Une écriture cinématographique soignée
C’est le 3ème long métrage de fiction du réalisateur polonais Jan Komasa (39 ans), mais le seul distribué en France. C’est une œuvre forte dont le titre original (plus près de la réalité du film) est « Corpus Christi » (le Corps du Christ). La religion catholique, si prégnante dans la société polonaise, est abordée, dans le dernier opus de ce réalisateur, sous un angle particulier : Daniel jeune homme isolé, tourmenté, violent, a-t-il une véritable vocation religieuse contrariée (du fait de son passé), ou est-il seulement attiré par le désir pervers de plaire, d’être reconnu, admis dans une communauté ? Certes, ce n’est pas un saint, mais de nombreux saints chrétiens ne l’étaient pas avant d’être béatifiés : on ne naît pas saint, on le devient. Daniel en soutane, au visage émacié, aux yeux clairs, perçants, au corps noueux, christique en quelque sorte, fascine les habitants du village.
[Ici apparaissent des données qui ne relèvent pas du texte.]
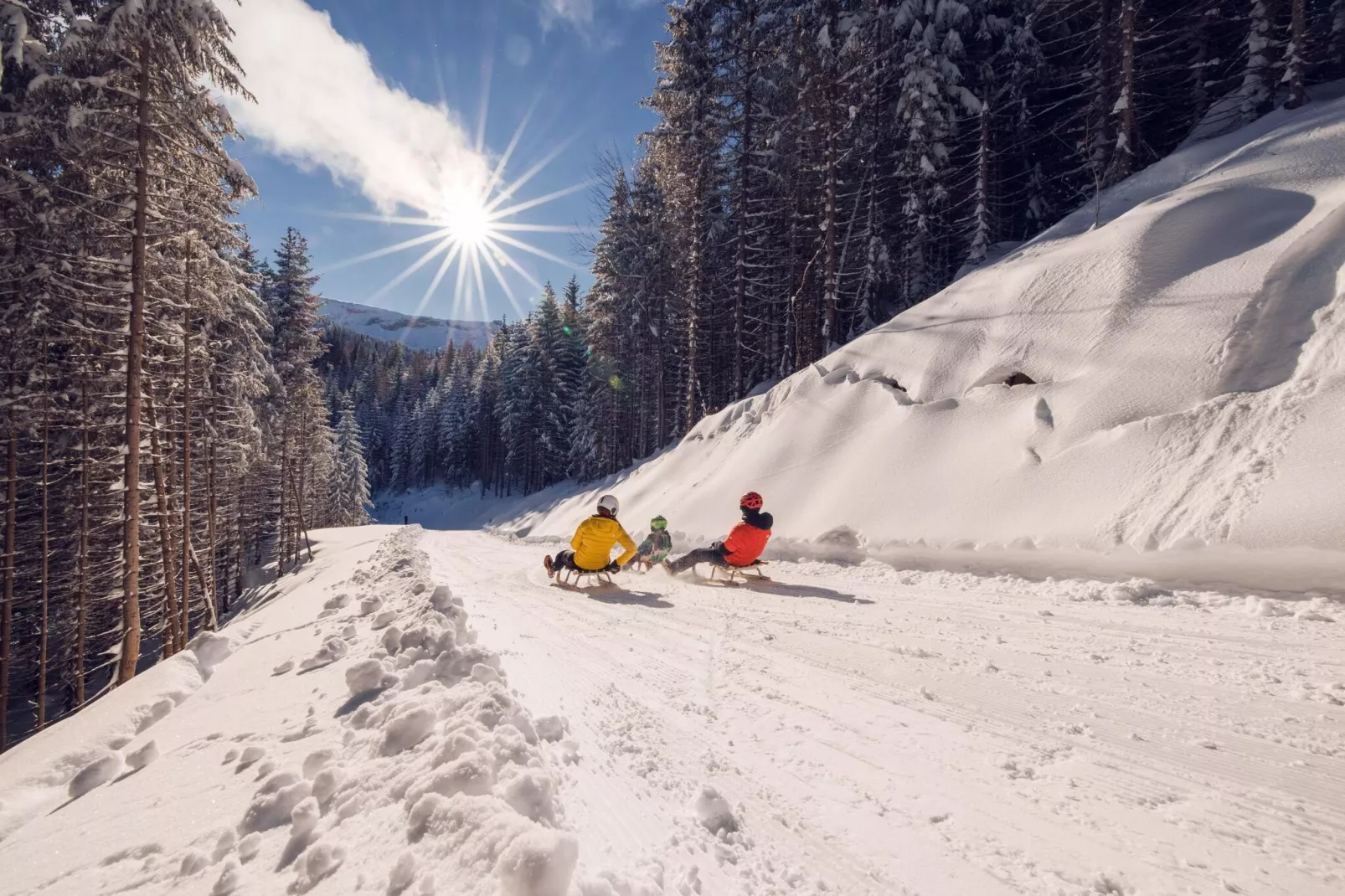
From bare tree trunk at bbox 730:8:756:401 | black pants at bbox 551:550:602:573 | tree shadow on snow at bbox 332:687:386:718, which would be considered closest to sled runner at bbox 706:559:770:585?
black pants at bbox 551:550:602:573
Les villageois quant à eux vivent un drame qui les divise…
Par son attitude, l’usurpateur provoque dans ce microcosme des turbulences autour de la foi, du mensonge, du pouvoir politique et économique (le maire est le patron de la scierie), du rapport de classes. Les fidèles réunis dans l’église, ou ailleurs, par Daniel, vrai/faux prêtre, se « bonifient » à son contact, sous ses homélies.
L’écriture cinématographique de « La Communion » est très soignée sur le plan visuel : le visage tourmenté de Daniel occupe souvent l’écran en gros plan tant sa face inquiète, aux yeux fureteurs, est le paysage des émotions qui le submergent. Le jeu compulsif du jeune acteur Bartosz Bielenia (Daniel) se déploie en une large palette de sentiments qui se lit, au sens littéral, sur tout son physique : a demi dénudé ou en soutane et col romain. Il exsude une présence étonnante en symbiose avec le personnage complexe qu’il incarne. C’est une composition magistrale qui nous rappelle celle des grands acteurs polonais du passé : Zbigniew Cybulski (1927/1967), Daniel Olbrychski, Wojciech Pszoniak pour ne citer qu’eux.
La Communion est un film fiévreux, indispensable, dans la veine Dostoïevskienne, qui ne peut laisser indifférent les spectateurs (croyants ou non croyants). Ce film a été révélé à la dernière Mostra de Venise dans la section Venice Days.